La experiencia aún no es capaz de evitar esas traicioneras catástrofes a los trabajadores del vino, que deberán de tener sumo cuidado por más que ya la tecnología tiene aparatos que detectan perfectamente los gases tóxicos. En cualquier caso la tecnología ha ido arrinconando añejas costumbres, como esa por ejemplo de mirar el color y la nitidez de un vino ayudándose de la luz de una vela. Hoy se utiliza la venencia o la ampolla para quiénes no son duchos con la clásica venencia. Se extrae un poco del vino que conviene analizar y se mira qué color y que transparencia tiene, si bien nada más práctico, más limpio, más rápido y cien por cien fiable que tener un pequeño laboratorio en la misma bodega a cargo de un químico avezado en la elaboración de un buen vino.

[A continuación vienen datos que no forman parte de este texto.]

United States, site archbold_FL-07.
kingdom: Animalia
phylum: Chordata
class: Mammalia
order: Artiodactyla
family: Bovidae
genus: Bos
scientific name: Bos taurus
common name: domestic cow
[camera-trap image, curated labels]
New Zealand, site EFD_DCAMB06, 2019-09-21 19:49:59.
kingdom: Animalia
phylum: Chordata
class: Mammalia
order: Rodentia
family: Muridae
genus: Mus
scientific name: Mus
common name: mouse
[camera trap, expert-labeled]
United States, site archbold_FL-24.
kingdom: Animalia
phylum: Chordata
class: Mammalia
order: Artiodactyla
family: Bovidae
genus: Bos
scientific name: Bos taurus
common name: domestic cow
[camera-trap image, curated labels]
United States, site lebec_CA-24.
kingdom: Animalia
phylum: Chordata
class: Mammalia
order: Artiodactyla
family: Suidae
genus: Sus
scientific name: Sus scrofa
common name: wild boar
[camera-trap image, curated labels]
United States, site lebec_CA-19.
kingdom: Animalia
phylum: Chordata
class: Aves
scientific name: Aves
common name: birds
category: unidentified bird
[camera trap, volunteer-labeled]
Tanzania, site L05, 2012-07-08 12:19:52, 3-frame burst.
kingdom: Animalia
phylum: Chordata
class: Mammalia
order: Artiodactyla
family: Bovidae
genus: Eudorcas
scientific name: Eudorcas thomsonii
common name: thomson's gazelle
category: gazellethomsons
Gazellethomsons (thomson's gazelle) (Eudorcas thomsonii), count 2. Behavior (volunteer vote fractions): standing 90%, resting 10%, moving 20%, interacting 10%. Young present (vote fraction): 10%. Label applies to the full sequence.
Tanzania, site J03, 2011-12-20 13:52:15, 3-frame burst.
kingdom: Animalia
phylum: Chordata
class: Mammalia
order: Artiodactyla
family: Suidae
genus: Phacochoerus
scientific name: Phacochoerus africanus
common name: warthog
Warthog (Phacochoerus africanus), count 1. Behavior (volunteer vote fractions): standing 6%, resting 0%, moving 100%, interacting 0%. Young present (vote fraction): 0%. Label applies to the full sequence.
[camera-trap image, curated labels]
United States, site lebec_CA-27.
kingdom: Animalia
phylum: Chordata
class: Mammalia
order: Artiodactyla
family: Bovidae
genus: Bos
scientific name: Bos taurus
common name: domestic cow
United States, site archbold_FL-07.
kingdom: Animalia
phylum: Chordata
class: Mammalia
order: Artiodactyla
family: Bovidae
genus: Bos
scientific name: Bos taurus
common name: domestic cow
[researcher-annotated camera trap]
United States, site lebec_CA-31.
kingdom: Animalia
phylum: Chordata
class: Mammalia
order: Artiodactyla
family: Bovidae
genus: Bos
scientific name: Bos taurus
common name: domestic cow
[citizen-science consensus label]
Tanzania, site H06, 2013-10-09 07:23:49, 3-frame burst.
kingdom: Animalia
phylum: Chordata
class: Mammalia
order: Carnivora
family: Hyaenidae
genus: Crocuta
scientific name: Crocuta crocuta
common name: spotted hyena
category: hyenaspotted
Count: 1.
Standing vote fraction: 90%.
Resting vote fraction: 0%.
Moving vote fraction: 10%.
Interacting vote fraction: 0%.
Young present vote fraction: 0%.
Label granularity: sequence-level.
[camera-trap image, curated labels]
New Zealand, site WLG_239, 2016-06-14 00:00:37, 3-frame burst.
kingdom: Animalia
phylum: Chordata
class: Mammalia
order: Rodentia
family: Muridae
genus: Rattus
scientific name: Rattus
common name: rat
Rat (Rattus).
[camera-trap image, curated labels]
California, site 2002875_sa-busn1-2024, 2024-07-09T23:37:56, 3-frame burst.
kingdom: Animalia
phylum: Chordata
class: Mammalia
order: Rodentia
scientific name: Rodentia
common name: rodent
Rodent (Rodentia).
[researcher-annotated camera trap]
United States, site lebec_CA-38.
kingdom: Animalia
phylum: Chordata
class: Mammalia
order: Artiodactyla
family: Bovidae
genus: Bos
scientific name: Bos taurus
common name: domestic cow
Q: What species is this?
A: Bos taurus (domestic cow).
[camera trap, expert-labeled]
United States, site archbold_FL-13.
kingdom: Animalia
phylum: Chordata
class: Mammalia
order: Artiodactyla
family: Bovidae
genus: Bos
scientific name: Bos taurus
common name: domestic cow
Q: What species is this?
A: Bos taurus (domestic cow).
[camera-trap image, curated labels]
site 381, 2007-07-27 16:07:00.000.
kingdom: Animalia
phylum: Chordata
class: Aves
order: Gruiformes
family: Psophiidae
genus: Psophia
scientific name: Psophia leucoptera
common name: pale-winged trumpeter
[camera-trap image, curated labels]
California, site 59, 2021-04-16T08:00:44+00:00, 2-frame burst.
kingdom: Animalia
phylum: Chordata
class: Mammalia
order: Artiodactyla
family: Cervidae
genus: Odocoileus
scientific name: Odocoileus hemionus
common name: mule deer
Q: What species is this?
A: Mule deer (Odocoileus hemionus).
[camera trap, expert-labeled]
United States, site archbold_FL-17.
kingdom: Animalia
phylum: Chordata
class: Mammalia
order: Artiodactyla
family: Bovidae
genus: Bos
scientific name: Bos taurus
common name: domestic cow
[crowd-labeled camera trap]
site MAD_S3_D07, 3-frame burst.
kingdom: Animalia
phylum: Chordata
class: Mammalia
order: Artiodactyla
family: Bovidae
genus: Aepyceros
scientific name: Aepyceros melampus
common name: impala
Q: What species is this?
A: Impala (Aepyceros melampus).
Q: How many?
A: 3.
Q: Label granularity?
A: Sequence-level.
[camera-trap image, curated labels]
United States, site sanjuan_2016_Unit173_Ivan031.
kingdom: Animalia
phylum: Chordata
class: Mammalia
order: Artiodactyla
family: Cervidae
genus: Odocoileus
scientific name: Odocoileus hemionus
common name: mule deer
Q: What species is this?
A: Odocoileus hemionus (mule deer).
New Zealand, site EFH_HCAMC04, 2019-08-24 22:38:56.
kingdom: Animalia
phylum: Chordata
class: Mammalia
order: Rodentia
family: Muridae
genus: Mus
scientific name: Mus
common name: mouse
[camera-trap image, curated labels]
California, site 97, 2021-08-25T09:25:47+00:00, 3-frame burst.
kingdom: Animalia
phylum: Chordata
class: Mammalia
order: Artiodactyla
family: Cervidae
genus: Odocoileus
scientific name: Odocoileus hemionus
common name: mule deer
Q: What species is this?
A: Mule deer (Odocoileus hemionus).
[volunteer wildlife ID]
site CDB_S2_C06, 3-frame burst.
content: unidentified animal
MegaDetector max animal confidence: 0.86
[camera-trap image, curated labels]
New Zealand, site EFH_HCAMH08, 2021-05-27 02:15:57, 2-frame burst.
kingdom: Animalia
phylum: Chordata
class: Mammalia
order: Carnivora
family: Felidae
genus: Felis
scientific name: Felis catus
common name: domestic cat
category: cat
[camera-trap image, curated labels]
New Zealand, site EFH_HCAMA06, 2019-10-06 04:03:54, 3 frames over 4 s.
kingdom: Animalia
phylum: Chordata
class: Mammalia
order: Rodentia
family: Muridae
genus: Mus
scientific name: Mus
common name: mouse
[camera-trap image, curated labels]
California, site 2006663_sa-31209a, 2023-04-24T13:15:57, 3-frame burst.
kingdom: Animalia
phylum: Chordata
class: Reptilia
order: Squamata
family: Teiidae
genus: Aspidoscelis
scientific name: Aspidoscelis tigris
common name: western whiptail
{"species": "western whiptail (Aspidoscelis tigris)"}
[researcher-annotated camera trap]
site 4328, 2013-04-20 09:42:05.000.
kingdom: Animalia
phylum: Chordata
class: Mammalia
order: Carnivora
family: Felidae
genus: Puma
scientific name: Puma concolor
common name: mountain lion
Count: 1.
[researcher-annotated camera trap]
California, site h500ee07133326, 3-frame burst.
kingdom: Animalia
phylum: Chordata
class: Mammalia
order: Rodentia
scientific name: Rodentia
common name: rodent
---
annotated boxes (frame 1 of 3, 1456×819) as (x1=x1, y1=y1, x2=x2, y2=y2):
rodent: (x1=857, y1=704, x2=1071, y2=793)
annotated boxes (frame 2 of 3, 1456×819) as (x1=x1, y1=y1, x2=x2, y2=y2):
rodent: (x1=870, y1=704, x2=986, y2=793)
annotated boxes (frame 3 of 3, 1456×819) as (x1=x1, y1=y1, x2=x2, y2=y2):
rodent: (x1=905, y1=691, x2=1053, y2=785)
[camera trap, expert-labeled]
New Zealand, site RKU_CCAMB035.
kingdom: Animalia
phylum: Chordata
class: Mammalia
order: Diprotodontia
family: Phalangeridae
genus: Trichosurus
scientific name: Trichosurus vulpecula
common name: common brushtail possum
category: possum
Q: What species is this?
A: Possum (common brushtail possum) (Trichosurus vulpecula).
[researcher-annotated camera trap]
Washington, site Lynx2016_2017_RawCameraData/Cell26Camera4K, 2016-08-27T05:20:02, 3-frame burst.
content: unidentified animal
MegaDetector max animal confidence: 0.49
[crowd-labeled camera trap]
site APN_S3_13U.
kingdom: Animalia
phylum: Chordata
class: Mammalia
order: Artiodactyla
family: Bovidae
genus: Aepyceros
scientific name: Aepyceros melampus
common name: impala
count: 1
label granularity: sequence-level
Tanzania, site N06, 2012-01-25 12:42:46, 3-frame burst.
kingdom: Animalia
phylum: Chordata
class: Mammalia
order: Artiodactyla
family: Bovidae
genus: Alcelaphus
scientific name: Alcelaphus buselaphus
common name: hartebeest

Tengo de decirlo, para trabajar los vinos con aspiraciones de conseguir una buena marca que haga famosa la bodega, existe una máxima que no admite componendas: no tenga usted prisa. Un gran vino jamás irá de la mano de un ‘cagaprisas’, los grandes vinos tienen por madre la paciencia, saber esperar es la clave. Eso de formar una bodega y en un par de años tener un gran vino, es como pretender tocar la luna con la mano. Lo primero que debe saber el bodeguero es si va a trabajar un monovarietal o va a utilizar el delicado ensamblaje de varias cepas. Las dos fórmulas son exigentes, no debe olvidar nunca que para apreciar un vino hacen falta tres maestros: vista, nariz y boca. Sólo teniendo bien adiestrados a estos tres catadores, podrá apreciar en plenitud un gran vino. Huya como del diablo de la borrachera que solo le dará disgustos además de una gran ignorancia sobre el vino. No olvide que se ahoga más gente en un vaso de vino que en el mar.